→ **Selected excerpt**:
Sciaenochromis is a genus of haplochromine cichlids endemic to Lake Malawi in East Africa. The species are popular in the aquarium hobby, most notably S. fryeri.

Only males possess the impressive, electric blue coloration, while females are dull grey, and generally similar to the females of Aulonocara species. All Sciaenochromis are piscivores (fish-eaters) and prey mainly upon the fry of mbuna and other haplochromine cichlids.

==Species==
There are currently four recognized species in this genus:

| Image | Scientific name | Common name | Distribution |
|---|---|---|---|
|  | Sciaenochromis ahli (Trewavas, 1935) | Electric Blue Hap | Lake Malawi |
|  | Sciaenochromis benthicola Konings, 1993 |  | Lake Malawi |
|  | Sciaenochromis fryeri Konings, 1993 |  | Lake Malawi |
|  | Sciaenochromis psammophilus Konings, 1993 | Electric Blue Kande | Lake Malawi |

==In the aquarium==

Like all cichlids from Lake Malawi, they are best maintained in hard, alkaline water. Sciaenochromis are best kept in tanks with volumes greater than 210 L (55 gal). This is an aggressive fish, and the minimum tank size of 210 litres is only acceptable with a trio of 1 male and 2 females. When more than one male is kept, experts recommend a minimum tank size of 350 L being the minimum. Males can also display aggression towards similarly coloured fish of other species, for example Aulonocara or Placidochromis. its better to be careful having an 'Electric Blue Hap' in an aquarium.

→ **Data excerpts**:

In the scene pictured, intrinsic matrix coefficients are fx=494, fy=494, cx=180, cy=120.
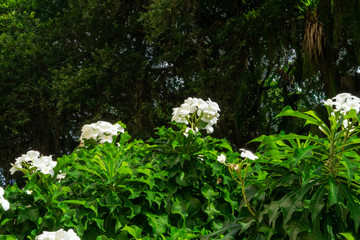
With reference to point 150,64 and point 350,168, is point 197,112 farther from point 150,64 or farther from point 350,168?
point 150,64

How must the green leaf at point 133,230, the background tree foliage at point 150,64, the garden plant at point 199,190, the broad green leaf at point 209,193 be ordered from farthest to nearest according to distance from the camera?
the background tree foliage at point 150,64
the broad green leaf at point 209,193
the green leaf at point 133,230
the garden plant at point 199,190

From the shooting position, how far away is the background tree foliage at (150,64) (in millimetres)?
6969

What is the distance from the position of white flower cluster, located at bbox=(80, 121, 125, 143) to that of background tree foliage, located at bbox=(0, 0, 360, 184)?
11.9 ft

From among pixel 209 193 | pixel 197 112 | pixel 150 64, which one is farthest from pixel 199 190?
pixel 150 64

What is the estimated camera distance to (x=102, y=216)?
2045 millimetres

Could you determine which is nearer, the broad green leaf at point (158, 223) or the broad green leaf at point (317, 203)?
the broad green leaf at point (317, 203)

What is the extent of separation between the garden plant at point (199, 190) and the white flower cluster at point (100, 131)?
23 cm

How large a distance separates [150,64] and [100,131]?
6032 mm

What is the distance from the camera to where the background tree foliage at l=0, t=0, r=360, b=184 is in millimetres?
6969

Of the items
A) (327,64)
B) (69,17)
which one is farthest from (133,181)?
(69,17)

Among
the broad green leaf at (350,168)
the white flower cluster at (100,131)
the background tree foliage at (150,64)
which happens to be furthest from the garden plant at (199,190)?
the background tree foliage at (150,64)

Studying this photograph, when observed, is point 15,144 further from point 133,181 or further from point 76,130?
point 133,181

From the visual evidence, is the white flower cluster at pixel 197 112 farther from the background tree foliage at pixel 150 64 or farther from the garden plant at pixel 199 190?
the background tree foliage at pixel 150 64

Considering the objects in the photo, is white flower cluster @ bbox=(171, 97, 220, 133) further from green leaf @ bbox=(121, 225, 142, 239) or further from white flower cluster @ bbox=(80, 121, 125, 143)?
==
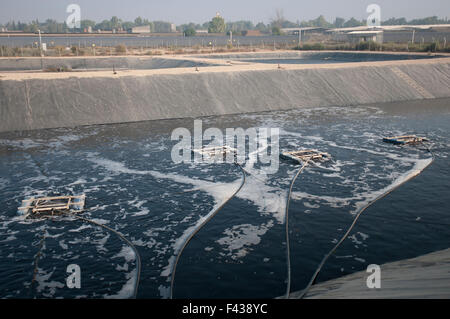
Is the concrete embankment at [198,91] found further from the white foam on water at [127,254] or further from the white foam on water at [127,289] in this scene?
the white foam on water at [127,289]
* * *
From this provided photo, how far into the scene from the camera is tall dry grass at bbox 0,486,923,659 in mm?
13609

→ **Directions for this task**: Retype the whole Sciaenochromis text exactly. The records are unrelated material and stand apart from the text.

→ **Response**:
Sciaenochromis is a genus of haplochromine cichlids endemic to Lake Malawi in East Africa. The species are popular in the aquarium hobby, most notably S. fryeri.

Only males possess the impressive, electric blue coloration, while females are dull grey, and generally similar to the females of Aulonocara species. All Sciaenochromis are piscivores (fish-eaters) and prey mainly upon the fry of mbuna and other haplochromine cichlids.

==Species==
There are currently four recognized species in this genus:

| Image | Scientific name | Common name | Distribution |
|---|---|---|---|
|  | Sciaenochromis ahli (Trewavas, 1935) | Electric Blue Hap | Lake Malawi |
|  | Sciaenochromis benthicola Konings, 1993 |  | Lake Malawi |
|  | Sciaenochromis fryeri Konings, 1993 |  | Lake Malawi |
|  | Sciaenochromis psammophilus Konings, 1993 | Electric Blue Kande | Lake Malawi |

==In the aquarium==

Like all cichlids from Lake Malawi, they are best maintained in hard, alkaline water. Sciaenochromis are best kept in tanks with volumes greater than 210 L (55 gal). This is an aggressive fish, and the minimum tank size of 210 litres is only acceptable with a trio of 1 male and 2 females. When more than one male is kept, experts recommend a minimum tank size of 350 L being the minimum. Males can also display aggression towards similarly coloured fish of other species, for example Aulonocara or Placidochromis. its better to be careful having an 'Electric Blue Hap' in an aquarium.